On January 16, 1991, he was one of three CNN reporters who captivated a worldwide audience of more than one billion with continuous live coverage of the first night of the Allied Forces' bombing of Baghdad during "Operation Desert Storm." As a result of that unprecedented coverage, Shaw has received numerous international awards. He received the CableAce for Best Newscaster of the Year in 1991 and the 1990 George Foster Peabody Broadcasting Award for distinguished services. The National Association for the Advancement of Colored People (NAACP) presented him with its 1991 Chairman's Award for Outstanding Journalistic Excellence in January 1992. In 1995, Shaw was elected a fellow in the Society of Professional Journalists/Sigma Delta Chi, the highest distinction the Society gives to journalists.

In July 1993, Shaw anchored CNNs live coverage of President Clintons first economic summit from Tokyo.
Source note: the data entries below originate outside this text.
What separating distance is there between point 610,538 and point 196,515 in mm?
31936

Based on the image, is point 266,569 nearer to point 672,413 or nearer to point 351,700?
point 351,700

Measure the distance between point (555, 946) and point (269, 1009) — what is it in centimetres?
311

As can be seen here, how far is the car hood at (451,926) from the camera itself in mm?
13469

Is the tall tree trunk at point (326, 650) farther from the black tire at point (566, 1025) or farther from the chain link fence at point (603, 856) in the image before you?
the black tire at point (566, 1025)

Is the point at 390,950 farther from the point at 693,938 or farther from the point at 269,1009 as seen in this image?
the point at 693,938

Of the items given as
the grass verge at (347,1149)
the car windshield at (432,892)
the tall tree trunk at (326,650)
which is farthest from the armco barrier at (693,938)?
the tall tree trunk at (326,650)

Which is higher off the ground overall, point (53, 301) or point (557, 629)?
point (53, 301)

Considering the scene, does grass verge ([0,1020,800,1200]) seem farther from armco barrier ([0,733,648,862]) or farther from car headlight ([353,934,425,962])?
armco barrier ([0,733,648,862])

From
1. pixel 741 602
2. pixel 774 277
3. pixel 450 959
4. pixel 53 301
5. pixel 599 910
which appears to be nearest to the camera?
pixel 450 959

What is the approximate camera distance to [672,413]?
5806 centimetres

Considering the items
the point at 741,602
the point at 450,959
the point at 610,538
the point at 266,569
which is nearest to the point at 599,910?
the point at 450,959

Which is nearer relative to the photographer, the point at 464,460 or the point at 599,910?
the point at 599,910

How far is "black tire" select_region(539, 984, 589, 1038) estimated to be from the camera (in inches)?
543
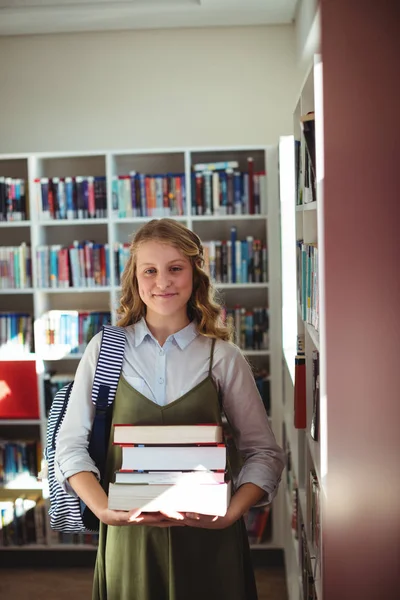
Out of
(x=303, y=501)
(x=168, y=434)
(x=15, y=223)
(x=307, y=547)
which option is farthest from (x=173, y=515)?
(x=15, y=223)

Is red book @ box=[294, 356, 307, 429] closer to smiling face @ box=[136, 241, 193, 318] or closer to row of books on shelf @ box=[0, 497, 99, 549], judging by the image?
smiling face @ box=[136, 241, 193, 318]

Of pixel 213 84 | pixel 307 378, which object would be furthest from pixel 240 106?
pixel 307 378

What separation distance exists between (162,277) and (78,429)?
0.45 m

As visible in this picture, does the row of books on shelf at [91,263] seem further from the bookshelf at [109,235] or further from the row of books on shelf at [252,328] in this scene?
the row of books on shelf at [252,328]

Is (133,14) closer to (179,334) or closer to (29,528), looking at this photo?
(179,334)

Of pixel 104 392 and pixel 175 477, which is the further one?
pixel 104 392

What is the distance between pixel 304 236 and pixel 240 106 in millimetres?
1926

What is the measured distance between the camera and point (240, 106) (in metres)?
4.22

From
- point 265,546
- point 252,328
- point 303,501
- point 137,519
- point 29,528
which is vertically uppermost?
point 252,328

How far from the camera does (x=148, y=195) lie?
3.96 metres

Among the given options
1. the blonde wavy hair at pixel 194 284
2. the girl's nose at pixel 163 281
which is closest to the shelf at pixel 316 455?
the blonde wavy hair at pixel 194 284

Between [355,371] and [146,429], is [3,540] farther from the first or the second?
[355,371]

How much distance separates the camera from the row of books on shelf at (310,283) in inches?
81.8

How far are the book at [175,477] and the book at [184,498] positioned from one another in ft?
0.04
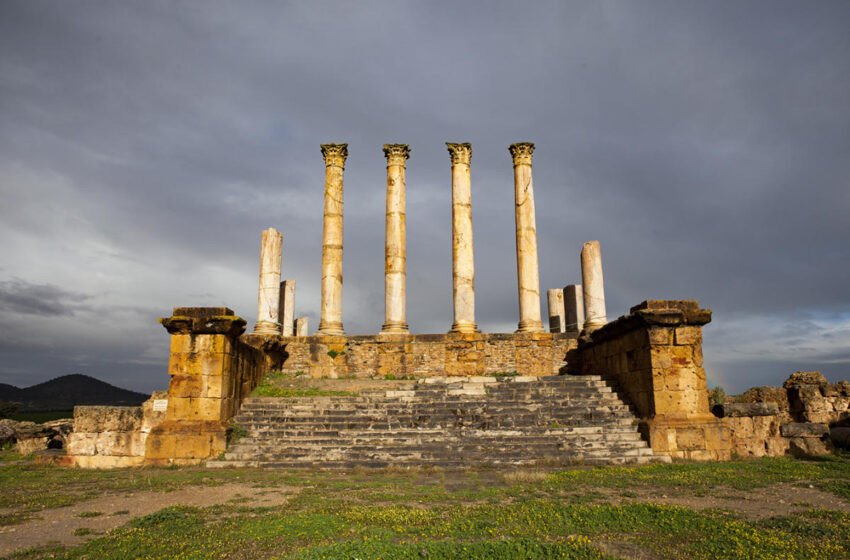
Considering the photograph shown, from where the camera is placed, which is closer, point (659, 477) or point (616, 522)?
point (616, 522)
He previously anchored on-site all of the Bush-Gorbachev/Yeltsin summits -- from Helsinki, Malta and Moscow to Washington, DC. He also anchored from Red Square in Moscow during the 28th Congress of the Communist Party of the Soviet Union in 1990.

Before covering the 40th anniversary NATO Summit in May 1989, in Brussels, Shaw had just finished 30 hours of live coverage of the historic student demonstrations in the heart of Tiananmen Square in Beijing, China for which he was awarded the 1990 CableAce for Best News Anchor and the 1989 National Association of Television Arts and Sciences' News and Documentary Emmy Award for Outstanding Coverage of a Single Breaking News Story. In 1994, Shaw was honored with the Walter Cronkite Award for Excellence in Journalism. In 1991, he received the David Brinkley Award for Excellence in Communication.

Shaw has been an anchor with CNN since the network's inception in 1980. Previously, he was with ABC News as senior Capitol Hill correspondent, reporting extensively on the economy. From 1971 - 1977, Shaw was a correspondent in the Washington Bureau of CBS News. Before joining CBS, he served as a reporter for Westinghouse Broadcast Companys Group W, based first in Chicago, and later in Washington, as White House correspondent. Shaw studied history at the University of Illinois.